CyrusNajmabadi commented 7 years ago

many people are convinced that assigning to a local C# variable gives thread safety (according to the specs it does not).

It does give thread safety. our spec defines how local variables work in the language, including how reads/writes to them work. It doesn't in totality. i.e. it doesn't carve out a space that says that that might change in the presence of multithreaded code for these types of constructs. it states it for all code.

Now, to support that end, the compiler emits IL ode that it knows the JIT will handle properly. And the JIT appropriately works to compile that IL to machine code that provides the semantics that we feel are a reasonable compromise between perf and correctness. Specifically, if we could not trust local variables in this manner, writing any sort of correct program would be too difficult.

Then again, the JIT is allowed to emit such code, but it doesn't do it

Yes. Which is as i stated originally. Doing so would would be devastating to the .net ecosystem. It would immediately break humongous swaths of code (both in teh BCL and in customer code), and it would make developing for .net at least an order or magnitude harder for anyone dealing with concurrrent code.

Concurrency is already extremely hard to deal with. The bugs and complexity introduced by this would totally outweigh any sort of benefits anyone might ever think might be there.

jods4 commented 7 years ago

Well, that was fascinating so I'm glad I opened this issue, even though it seemed a bit nitpicking when I did.

To sum up, mostly from @sharwell: A local variable can't change its value at runtime even under concurrency, per the C# specs. The IL that C# generates is not correct in that regard under the ECMA memory model. It is correct in practice with MS implementation of .NET, because of implementation details.

Since you both say that actually introducing reads is so devastating it will never happen, it would be nice to update the .NET memory model to say so. That would clear things up once and for all.

Until then, the amount of confusion on this topic is staggering, which makes writing lock-free code on .NET almost impossible.

There are conflicting messages even from MS on this very subject.

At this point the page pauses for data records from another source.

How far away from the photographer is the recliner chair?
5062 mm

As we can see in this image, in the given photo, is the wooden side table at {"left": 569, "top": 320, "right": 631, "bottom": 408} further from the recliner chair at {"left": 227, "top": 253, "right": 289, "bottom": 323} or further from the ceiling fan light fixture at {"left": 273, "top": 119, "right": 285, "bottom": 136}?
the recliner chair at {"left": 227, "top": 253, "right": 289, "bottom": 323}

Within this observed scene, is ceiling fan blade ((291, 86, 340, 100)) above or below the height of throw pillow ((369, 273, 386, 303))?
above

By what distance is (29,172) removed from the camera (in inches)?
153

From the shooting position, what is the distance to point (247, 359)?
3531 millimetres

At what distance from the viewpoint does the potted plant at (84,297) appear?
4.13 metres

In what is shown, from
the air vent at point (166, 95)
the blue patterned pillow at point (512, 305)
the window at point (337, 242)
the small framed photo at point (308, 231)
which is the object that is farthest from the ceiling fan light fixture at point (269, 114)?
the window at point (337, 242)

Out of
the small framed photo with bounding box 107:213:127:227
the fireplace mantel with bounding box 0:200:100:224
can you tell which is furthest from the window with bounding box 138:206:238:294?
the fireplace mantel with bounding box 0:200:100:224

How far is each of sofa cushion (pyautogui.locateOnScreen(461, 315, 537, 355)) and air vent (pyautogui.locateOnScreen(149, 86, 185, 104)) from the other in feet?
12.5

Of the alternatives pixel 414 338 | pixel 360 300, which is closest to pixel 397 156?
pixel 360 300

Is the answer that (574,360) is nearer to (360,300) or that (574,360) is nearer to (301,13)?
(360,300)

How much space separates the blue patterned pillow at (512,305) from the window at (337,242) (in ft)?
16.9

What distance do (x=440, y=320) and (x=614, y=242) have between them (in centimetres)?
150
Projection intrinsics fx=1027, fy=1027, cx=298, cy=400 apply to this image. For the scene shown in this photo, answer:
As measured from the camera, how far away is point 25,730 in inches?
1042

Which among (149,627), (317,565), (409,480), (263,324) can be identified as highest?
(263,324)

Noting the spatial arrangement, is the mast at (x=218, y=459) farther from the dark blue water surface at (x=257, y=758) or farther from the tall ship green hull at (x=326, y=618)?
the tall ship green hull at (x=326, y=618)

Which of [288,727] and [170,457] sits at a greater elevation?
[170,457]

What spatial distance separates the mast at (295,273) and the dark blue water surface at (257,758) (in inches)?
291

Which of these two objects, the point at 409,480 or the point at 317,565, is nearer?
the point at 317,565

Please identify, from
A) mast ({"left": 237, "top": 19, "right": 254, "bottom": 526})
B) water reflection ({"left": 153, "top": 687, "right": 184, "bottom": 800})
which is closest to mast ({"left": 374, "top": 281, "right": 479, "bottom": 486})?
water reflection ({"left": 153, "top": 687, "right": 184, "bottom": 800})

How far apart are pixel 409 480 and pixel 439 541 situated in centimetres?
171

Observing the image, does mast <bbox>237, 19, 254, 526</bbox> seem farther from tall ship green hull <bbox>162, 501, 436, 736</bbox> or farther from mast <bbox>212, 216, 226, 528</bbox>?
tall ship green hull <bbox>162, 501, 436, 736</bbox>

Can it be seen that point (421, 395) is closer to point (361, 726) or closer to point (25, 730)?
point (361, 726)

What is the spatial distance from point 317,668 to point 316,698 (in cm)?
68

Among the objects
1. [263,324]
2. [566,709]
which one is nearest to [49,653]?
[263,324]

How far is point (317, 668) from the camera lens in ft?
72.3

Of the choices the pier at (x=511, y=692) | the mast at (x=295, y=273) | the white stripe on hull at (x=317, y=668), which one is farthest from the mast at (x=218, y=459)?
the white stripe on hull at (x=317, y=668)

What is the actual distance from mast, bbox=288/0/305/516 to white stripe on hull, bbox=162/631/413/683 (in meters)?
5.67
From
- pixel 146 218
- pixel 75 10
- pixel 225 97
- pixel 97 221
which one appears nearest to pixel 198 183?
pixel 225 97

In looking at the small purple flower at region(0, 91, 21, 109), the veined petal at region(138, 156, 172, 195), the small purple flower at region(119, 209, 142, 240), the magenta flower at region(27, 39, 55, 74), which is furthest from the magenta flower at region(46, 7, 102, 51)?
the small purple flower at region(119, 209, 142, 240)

Stephen Toub, Igor Ostrovsky and Eric Lippert have all said in the past that read introduction replacing locals was a possibility. For a very explicit example, see this answer from Eric Lippert: https://stackoverflow.com/a/14816210/2427990

CyrusNajmabadi commented 7 years ago

it would be nice to update the .NET memory model to say so. That would clear things up once and for all.

"I have no problem with updated documentation explicitly describing it as such." "Feel free to file a bug on against the CLR to have explicit wording for this for locals."

:)

CyrusNajmabadi commented 7 years ago

As for Eric (who i still miss greatly :)), i would disagree with "The C# compiler never introduces reads in this manner. It is permitted to, but in practice it never does."

I don't see how i can reconcile that with:

"If K is zero and the simple_name appears within a block and if the block's (or an enclosing block's) local variable declaration space (Declarations) contains a local variable, parameter or constant with name I, then the simple_name refers to that local variable"

Such a change in the compiler would violate this clause of the specification. simple_name would no longer return to that local variable.

jods4 commented 7 years ago

I think that he derived this from the reasoning that the compiler is allowed any optimization that doesn't change the program behavior in the absence of concurrency (without synchronization primitives such as volatiles read/write or memory barriers).

He kind-of says so in his SO answer.

You know better than I do whether this premise is correct or not?

CyrusNajmabadi commented 7 years ago

That's definitely an interesting interpretation. I'm not sure i agree. But i'll have to think further on it.

Pilchie commented 7 years ago

Closing this, as it seems to be resolved.